Spending Spree Slows Despite Income Gains Sales Of New Homes Shoot Up 3.8% In Spite Of Higher Interest Rates

Associated Press

New-home sales rose in January despite higher interest rates, while the incomes of Americans posted a solid advance that exceeded spending increases.

But analysts said the economy is slowing and there is little cause for financial markets to worry that overheating will generate inflation.

The Commerce Department said Thursday that sales of new homes rose 3.8 percent in January to a seasonally adjusted annual rate of 679,000, the highest level in three months.

“It’s fairly strong, but it’s off the peak,” said economist Cynthia Latta of DRI-McGraw Hill, a Lexington, Mass., forecasting firm. “The market has been held up by adjustable rate mortgages,” she said, and warmerthan-usual weather also has helped.

But she noted that another report this week showed existing-home sales dropped in January to their lowest level in nearly two years and housing starts also are down.

“We’re on a slowing growth track. One month’s data doesn’t change that,” she said.

“It’s kind of an erratic spike in the numbers. All the trends indicate there is a loss of momentum,” said Jim Irvine, president of the National Association of Home Builders.

Thirty-year, fixed-rate mortgages averaged 9.15 percent in January, up from less than 7 percent before the Federal Reserve began forcing up interest rates. They have fallen below 9 percent since then.

A jump from 7 percent to 9 percent would add $209 to the monthly payment on a $150,000 mortgage.

Stocks, bonds and the dollar all fell, partly in response to the economic news.

In another report, the Labor Department said the number of newly laid-off Americans filing claims for jobless benefits fell 13,000 to a seasonally adjusted 331,000 last week.

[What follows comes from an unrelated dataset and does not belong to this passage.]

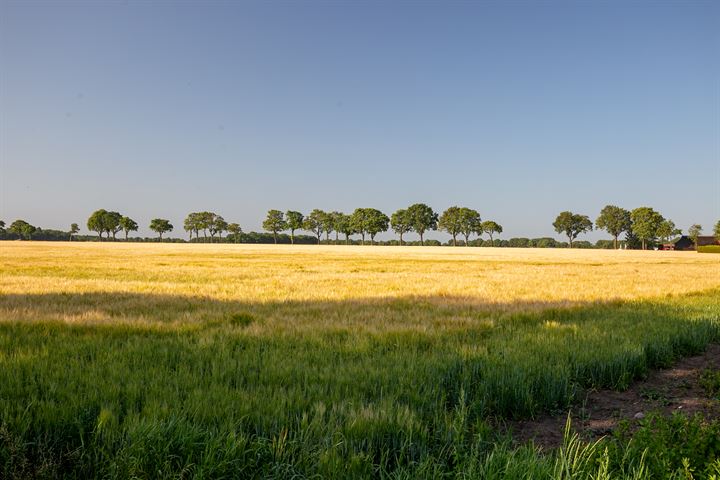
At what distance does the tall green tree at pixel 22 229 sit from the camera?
186 metres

January’s 0.9 percent income gain was no surprise but is still the biggest increase in three months. It was more than twice the 0.4 percent increase in spending.

Analysts pointed to a drop of 1 percent in spending for big-ticket durable goods as a sign the economy is cooling, even though the durable-goods decline was more than offset by higher spending on services and non-durable goods such as food and fuel.

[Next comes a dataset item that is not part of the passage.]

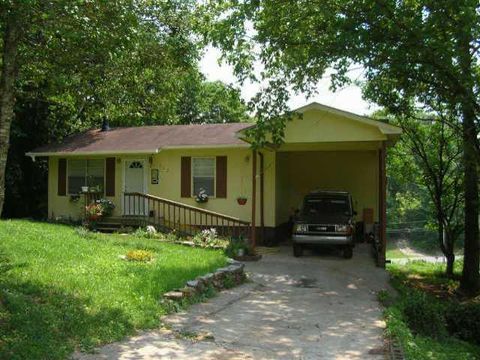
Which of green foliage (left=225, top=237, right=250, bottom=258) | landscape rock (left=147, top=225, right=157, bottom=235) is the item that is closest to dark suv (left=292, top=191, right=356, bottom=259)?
green foliage (left=225, top=237, right=250, bottom=258)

“The latest data on consumer spending points to a sharp slowdown in the first quarter,” said Bruce Steinberg of Merrill Lynch & Co. “February consumer spending will probably also be roughly flat.”

Consumer spending represents two-thirds of the nation’s economic activity and has been a key to robust growth. The government reported Wednesday that the economy surged 4.6 percent in the last three months of 1994.

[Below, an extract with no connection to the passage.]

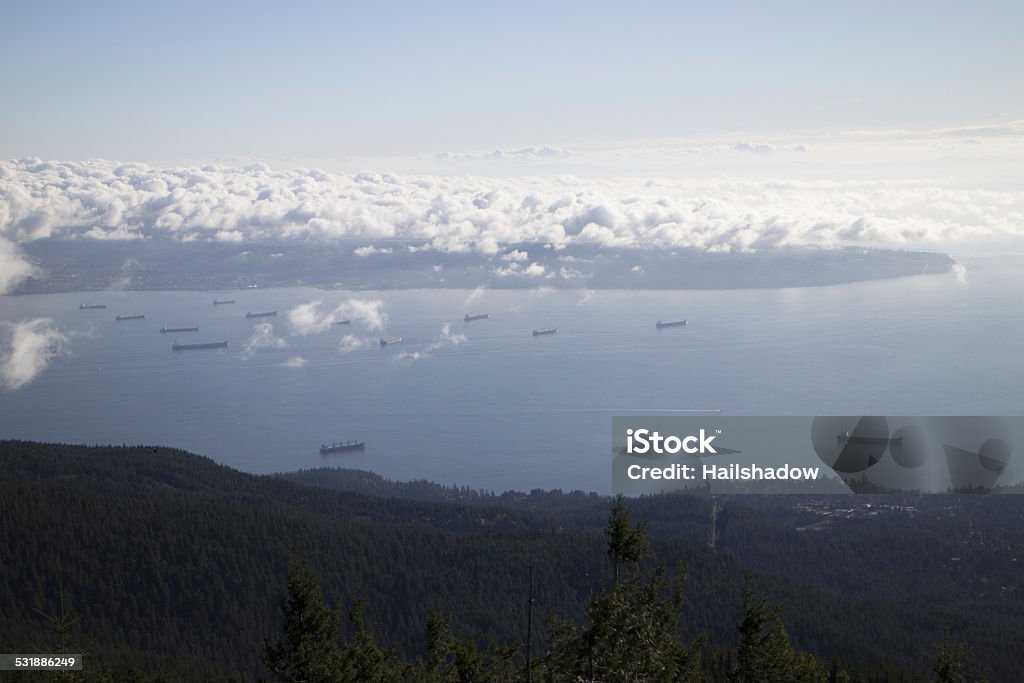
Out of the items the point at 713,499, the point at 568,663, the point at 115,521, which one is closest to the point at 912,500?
the point at 713,499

The Federal Reserve, seeking to restrain growth and check inflation, has raised interest rates seven times in the past 13 months in an effort to slow the expansion rate to about 2.5 percent.

The new income figures were swelled by earnings for overtime and some special factors, including pay raises for federal workers and cost-of-living increases that drove up benefits.

The Commerce Department said that incomes climbed 0.7 percent in December, revised from an earlier estimate of up 0.8 percent. Spending increased 0.1 percent in December.

Disposable income - income after taxes - rose 0.7 percent in January after gaining 0.8 percent the previous month.